> [SUPPLIED PASSAGE]
Given that this site is what it is, -most- of us have financial ambitions, with code as the means to an end to get us that money.
Back to the free for non commercial use stipulation, I'm just wondering how practical is this model? Is it expected that people do periodic reviews of the success of their projects and make some sort of subjective judgement when they should pay for a license?
Is there room for some other business model to more viably compete with vscode and vscode-forks that are free, while still creating paychecks for JetBrains?
Practically speaking, the license is probably much closer to "if you are making prodigious amounts of money, and you are using our software, then you had better buy a license to avoid a legal situation."
RubyMine isn’t the editor of choice for many of my fellow rubyists, but it is for me—IntelliJ’s LSP alone is a godsend when you’re diving deep into debugging weird gems. I have tried ruby-lsp from Shopify and it gets 95% there but that last 5% is what makes me hyper-productive.
Most of the community is on VS Code. We did have a weird, loud Danish guy using TextMate until recently, but I guess he switched to neovim.
Having said, RubyMine was very popular when ruby was on HN as much as AI is today. It hasn’t kept up, just like Sublime has been largely replaced by VS Code.
Yeah I mean Facebook, Wordpress, Wikipedia... but are you going to start a new project in PHP today? I bet all of them wish they weren't using Ruby. (Well probably not because they'll attract devs that love Ruby, but you get the point...)
Anyway in terms of concrete numbers the best thing I've found is to look at Github PRs/projects/stars. This site is really cool: https://madnight.github.io/githut/
Ruby was quite popular at the start of the chart in 2014 when it was more popular than Java! But gradually waned until about 2020 where it seems to have stabilised at "not very popular", just behind PHP.
Go and Typescript seem to have taken its place, which makes sense because they're both much better languages.
I'd take that bet. At scale, (and those 3 are the definition of scale) you can mitigate some of the downsides of Ruby (i.e. speed), but you can't recreate the upsides (i.e. developer satisfaction, learning curve, flexibility) elsewhere.

> [YOUR OBJECTIVE]
Reproduce word for word the comment thread's text from "Most of the" up to and including "just behind PHP.".

(Stored items)
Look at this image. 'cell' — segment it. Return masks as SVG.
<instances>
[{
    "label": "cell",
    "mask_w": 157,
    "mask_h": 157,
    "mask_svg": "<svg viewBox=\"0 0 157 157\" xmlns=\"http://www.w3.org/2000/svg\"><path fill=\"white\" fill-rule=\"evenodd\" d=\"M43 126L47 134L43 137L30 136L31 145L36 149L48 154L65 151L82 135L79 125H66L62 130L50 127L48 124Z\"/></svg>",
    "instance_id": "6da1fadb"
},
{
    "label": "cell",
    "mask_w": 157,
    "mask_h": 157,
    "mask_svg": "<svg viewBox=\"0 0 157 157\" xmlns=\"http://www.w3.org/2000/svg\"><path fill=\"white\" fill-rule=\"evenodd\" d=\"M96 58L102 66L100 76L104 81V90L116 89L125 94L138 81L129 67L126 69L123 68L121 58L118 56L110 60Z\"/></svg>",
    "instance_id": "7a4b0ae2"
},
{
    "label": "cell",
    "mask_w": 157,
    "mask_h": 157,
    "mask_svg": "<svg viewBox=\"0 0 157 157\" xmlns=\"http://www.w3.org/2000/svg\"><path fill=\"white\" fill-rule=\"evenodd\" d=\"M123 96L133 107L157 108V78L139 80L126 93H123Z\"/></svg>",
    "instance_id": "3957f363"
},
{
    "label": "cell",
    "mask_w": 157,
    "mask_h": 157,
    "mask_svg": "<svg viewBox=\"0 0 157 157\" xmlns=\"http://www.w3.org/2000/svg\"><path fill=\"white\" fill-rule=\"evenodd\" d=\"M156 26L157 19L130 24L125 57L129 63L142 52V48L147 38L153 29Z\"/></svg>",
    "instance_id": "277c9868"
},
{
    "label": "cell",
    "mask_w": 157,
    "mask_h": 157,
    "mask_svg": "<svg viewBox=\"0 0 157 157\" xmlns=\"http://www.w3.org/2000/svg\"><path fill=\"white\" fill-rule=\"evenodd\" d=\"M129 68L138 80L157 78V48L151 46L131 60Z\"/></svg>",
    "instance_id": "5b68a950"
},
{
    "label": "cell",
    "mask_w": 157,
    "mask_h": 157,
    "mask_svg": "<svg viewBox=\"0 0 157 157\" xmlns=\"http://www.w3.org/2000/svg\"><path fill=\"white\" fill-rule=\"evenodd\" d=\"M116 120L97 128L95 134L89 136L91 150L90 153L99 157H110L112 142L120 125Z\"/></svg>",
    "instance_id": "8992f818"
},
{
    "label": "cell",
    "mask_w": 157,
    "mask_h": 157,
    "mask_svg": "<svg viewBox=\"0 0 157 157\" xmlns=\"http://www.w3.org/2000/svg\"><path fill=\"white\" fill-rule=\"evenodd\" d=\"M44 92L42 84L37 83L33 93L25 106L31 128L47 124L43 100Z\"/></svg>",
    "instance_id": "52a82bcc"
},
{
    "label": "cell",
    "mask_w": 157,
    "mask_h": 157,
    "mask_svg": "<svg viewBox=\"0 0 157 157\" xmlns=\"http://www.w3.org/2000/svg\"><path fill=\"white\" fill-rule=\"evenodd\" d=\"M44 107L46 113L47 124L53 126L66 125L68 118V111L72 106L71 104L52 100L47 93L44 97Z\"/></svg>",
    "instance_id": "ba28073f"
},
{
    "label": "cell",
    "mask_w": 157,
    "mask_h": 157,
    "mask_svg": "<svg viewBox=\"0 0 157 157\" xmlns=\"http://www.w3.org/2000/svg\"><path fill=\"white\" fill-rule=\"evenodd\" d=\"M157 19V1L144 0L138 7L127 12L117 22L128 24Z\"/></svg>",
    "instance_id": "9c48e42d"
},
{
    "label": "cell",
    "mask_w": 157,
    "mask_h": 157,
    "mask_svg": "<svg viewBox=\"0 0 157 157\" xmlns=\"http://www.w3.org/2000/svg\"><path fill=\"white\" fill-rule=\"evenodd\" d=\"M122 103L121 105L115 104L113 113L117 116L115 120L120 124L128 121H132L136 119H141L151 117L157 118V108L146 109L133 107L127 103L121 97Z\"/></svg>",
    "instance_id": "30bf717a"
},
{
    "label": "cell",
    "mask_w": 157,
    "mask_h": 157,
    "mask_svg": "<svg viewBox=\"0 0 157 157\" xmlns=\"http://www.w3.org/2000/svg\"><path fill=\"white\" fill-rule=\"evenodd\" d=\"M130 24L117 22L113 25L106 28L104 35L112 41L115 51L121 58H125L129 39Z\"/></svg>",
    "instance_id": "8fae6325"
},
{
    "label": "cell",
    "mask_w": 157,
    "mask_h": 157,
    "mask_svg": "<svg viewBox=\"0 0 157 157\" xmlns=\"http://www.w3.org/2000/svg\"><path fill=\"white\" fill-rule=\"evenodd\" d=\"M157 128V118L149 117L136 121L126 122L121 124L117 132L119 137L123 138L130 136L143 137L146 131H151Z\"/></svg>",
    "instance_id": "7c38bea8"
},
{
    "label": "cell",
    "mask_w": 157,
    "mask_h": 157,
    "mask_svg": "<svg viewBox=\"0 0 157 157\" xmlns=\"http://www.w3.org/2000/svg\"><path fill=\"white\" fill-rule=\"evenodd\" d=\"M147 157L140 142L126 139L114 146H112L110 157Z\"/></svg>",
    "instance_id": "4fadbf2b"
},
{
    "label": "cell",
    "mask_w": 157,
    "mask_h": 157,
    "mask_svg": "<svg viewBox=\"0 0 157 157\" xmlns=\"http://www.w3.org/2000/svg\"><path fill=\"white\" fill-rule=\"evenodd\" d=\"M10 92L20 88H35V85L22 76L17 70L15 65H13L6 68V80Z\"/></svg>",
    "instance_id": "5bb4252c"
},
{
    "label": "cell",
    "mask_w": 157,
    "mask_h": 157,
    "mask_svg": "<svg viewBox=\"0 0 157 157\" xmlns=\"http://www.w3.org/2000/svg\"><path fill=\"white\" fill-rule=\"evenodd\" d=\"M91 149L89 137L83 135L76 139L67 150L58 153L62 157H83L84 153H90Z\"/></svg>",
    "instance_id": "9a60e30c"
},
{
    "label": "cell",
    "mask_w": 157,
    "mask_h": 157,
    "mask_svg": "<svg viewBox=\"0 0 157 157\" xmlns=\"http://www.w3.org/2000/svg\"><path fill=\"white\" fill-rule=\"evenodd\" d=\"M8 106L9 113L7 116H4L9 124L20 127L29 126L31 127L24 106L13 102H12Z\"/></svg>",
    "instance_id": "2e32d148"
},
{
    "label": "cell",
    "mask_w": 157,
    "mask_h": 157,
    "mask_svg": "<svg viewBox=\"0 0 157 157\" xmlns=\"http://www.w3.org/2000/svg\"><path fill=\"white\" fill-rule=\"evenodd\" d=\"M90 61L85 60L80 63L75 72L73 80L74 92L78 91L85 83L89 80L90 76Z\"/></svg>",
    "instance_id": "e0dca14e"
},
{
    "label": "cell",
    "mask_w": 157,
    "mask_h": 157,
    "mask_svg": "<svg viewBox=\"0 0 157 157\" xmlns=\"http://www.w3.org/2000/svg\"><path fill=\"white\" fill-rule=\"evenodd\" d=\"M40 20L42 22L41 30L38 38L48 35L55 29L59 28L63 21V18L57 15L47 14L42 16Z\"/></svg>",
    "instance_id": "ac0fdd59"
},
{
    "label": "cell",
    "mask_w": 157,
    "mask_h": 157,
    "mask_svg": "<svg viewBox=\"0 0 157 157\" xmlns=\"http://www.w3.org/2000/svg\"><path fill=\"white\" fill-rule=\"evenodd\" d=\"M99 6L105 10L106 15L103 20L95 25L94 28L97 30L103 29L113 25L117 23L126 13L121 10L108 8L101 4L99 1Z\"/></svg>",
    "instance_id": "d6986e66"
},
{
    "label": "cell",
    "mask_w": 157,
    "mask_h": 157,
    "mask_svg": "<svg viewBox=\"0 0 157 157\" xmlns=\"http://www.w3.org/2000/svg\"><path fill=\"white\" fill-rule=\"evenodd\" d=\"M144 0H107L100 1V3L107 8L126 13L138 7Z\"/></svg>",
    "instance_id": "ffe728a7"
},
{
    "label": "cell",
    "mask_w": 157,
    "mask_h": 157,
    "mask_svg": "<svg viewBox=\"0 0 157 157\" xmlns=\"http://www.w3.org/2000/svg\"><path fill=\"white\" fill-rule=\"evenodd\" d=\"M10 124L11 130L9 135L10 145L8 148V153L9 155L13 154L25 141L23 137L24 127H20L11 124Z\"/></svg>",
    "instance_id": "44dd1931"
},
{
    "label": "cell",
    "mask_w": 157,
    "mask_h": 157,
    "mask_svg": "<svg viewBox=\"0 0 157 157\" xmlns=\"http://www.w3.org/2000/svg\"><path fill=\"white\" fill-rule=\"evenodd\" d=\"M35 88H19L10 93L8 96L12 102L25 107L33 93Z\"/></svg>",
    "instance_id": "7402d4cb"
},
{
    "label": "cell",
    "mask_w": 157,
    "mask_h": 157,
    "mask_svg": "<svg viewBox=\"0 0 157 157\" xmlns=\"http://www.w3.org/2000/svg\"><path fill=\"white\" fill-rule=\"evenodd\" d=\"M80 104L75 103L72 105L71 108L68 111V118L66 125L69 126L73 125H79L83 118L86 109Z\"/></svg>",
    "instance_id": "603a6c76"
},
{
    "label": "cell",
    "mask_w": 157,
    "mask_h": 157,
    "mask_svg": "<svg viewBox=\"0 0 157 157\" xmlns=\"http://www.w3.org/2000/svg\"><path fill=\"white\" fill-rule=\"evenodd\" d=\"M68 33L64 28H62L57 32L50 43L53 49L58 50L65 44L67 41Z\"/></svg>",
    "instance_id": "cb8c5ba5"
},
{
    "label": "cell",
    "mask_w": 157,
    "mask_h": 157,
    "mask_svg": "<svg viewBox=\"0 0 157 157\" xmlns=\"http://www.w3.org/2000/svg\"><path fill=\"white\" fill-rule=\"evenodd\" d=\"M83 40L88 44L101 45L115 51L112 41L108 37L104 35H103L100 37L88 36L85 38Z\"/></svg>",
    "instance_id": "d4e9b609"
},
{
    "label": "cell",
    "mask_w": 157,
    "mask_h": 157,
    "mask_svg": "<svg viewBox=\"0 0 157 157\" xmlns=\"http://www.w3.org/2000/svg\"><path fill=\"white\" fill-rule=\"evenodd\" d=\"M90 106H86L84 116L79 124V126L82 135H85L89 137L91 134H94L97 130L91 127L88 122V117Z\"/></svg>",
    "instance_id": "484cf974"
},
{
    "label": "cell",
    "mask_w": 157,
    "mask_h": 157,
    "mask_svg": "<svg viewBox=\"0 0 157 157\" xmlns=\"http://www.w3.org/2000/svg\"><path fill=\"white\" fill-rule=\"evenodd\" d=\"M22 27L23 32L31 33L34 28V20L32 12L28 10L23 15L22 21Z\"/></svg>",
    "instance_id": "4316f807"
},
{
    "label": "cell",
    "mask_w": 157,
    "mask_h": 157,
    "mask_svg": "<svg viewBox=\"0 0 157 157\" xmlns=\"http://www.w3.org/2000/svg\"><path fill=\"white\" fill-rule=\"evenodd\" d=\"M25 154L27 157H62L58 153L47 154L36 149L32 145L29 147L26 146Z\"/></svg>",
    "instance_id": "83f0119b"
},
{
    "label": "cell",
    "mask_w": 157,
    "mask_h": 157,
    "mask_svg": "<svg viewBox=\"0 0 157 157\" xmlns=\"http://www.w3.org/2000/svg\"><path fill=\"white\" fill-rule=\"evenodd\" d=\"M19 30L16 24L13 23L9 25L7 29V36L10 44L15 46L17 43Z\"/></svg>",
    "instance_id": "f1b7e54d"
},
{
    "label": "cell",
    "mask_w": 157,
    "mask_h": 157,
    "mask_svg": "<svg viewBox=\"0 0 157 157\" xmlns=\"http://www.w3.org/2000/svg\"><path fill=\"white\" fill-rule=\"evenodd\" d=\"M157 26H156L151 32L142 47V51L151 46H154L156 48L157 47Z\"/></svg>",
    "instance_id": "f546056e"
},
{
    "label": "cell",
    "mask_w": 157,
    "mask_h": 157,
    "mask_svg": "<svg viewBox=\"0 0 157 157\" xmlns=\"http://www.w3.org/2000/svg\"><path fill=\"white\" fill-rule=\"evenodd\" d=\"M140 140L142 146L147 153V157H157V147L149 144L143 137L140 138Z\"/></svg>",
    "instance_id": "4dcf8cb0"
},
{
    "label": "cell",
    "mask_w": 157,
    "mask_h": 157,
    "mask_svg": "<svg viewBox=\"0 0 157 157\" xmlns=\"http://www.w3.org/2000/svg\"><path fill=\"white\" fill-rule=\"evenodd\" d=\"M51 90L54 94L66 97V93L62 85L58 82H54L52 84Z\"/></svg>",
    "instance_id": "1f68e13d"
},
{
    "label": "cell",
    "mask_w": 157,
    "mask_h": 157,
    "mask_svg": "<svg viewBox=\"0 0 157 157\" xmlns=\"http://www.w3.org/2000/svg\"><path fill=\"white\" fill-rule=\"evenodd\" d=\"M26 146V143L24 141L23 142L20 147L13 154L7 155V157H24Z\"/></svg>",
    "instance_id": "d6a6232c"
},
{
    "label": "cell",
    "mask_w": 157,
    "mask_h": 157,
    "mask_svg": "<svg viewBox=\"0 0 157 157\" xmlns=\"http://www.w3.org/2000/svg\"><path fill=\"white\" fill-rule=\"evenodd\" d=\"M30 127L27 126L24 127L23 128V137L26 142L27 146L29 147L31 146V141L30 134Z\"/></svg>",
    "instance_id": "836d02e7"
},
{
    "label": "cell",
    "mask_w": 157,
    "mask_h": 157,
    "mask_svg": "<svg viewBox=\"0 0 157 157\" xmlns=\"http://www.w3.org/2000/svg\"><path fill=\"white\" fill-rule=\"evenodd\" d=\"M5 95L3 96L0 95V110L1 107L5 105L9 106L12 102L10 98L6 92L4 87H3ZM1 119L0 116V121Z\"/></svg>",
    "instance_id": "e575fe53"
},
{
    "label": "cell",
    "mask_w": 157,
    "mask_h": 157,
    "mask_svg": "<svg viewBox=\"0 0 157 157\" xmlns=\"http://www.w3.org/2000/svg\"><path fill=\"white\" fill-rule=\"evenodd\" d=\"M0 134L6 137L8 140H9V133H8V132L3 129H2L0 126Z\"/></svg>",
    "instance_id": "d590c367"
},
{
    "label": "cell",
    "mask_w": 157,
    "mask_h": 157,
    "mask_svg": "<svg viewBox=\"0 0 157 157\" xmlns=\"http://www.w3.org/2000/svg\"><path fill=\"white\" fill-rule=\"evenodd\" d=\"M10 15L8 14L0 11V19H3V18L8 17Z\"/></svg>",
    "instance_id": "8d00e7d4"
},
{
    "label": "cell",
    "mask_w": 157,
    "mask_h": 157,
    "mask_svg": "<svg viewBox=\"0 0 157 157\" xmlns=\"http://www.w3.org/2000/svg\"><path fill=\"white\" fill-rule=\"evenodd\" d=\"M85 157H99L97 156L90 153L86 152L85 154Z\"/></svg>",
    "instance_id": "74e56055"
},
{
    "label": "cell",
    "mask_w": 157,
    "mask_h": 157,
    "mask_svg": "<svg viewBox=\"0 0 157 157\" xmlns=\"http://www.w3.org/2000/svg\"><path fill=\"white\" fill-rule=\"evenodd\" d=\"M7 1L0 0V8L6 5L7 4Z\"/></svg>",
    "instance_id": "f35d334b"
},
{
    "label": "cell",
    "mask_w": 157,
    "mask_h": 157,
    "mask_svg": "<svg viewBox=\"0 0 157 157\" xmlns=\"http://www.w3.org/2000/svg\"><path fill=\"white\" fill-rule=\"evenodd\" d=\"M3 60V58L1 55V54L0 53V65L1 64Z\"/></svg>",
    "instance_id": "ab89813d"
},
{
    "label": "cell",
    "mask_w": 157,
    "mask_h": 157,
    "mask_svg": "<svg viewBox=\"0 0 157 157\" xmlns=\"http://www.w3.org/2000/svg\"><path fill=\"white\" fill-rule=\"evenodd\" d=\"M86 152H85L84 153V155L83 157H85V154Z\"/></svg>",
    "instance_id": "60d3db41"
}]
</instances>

> [ANSWER TO THIS EXERCISE]
Most of the community is on VS Code. We did have a weird, loud Danish guy using TextMate until recently, but I guess he switched to neovim.
Having said, RubyMine was very popular when ruby was on HN as much as AI is today. It hasn’t kept up, just like Sublime has been largely replaced by VS Code.
Yeah I mean Facebook, Wordpress, Wikipedia... but are you going to start a new project in PHP today? I bet all of them wish they weren't using Ruby. (Well probably not because they'll attract devs that love Ruby, but you get the point...)
Anyway in terms of concrete numbers the best thing I've found is to look at Github PRs/projects/stars. This site is really cool: https://madnight.github.io/githut/
Ruby was quite popular at the start of the chart in 2014 when it was more popular than Java! But gradually waned until about 2020 where it seems to have stabilised at "not very popular", just behind PHP.